If the above list by market cap isn’t enough to convince you that something important is going on, how about this revenue growth comparison between Amazon and Walmart? Or the fact that JP Morgan is predicting that Amazon will eclipse Walmart to become the largest retailer in the world next year.

* figures in billions, source: macrotends.net company revenue comparison tool

All up and down the Fortune 500, hordes of computer nerd run companies are rapidly eclipsing traditional companies at an accelerating pace. It isn’t just in software companies either, the rule of thumb seems to be that if high quality execution on business automation to delight customers really matters, the legacy company competition is toast! So not only is traditional company shareholder value being eroded by bad management of software R&D, but good management of software R&D is causing exponential growth. This exponential growth causes even more erosion of shareholder value as the smart money exits these traditional companies that just can’t seem to figure out how to cash in on the digital revolution.

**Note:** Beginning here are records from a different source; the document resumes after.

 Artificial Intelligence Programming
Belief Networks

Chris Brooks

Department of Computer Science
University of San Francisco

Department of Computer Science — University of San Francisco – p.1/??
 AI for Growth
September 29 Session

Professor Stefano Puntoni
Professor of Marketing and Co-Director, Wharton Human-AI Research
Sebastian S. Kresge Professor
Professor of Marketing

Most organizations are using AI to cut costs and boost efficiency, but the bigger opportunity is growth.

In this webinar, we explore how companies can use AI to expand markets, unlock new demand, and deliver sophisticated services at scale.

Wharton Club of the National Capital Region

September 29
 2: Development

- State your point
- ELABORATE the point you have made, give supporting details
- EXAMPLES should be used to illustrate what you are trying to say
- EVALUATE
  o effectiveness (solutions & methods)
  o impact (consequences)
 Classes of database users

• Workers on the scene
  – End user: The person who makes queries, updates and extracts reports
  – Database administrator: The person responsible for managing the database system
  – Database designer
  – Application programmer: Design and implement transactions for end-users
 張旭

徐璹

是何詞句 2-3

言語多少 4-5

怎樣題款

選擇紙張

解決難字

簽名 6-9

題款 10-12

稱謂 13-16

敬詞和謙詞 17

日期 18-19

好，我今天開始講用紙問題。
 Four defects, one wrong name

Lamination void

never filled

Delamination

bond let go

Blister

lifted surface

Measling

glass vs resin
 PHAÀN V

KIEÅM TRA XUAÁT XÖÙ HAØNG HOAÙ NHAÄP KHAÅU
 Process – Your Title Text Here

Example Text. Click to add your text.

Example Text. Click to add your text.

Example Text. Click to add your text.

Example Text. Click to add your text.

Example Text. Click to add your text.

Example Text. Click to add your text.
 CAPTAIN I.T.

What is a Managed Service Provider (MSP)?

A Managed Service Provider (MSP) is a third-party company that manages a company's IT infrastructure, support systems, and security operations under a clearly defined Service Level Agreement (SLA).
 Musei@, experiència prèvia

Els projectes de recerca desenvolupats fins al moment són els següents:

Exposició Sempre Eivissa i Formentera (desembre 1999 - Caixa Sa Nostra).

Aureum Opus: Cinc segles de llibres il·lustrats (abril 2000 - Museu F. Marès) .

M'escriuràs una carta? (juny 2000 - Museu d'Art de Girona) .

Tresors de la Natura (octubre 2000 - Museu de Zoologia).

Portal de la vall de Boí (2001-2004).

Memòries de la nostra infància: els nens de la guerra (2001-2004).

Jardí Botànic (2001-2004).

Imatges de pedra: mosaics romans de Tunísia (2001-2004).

So what can influential shareholders at traditional companies do? I believe that shopping for a new CEO that has a technical innovation background is in order. Your ideal candidate will have spent 4 to 8 years professionally writing software, and then moved into management for another 4 to 8 years. She should have a reputation for rubbing traditional MBA trained managers the wrong way. Not because she has Steve Jobs’ personality problems, but because she is disgusted at how badly traditionally trained managers are mismanaging software R&D.

In the end, well done management of software R&D that reliably automates the business to provide best in class service for customers will save your favorite traditional company from the dustbin of history and, more importantly, just might save your nest egg from being shorted out of existence.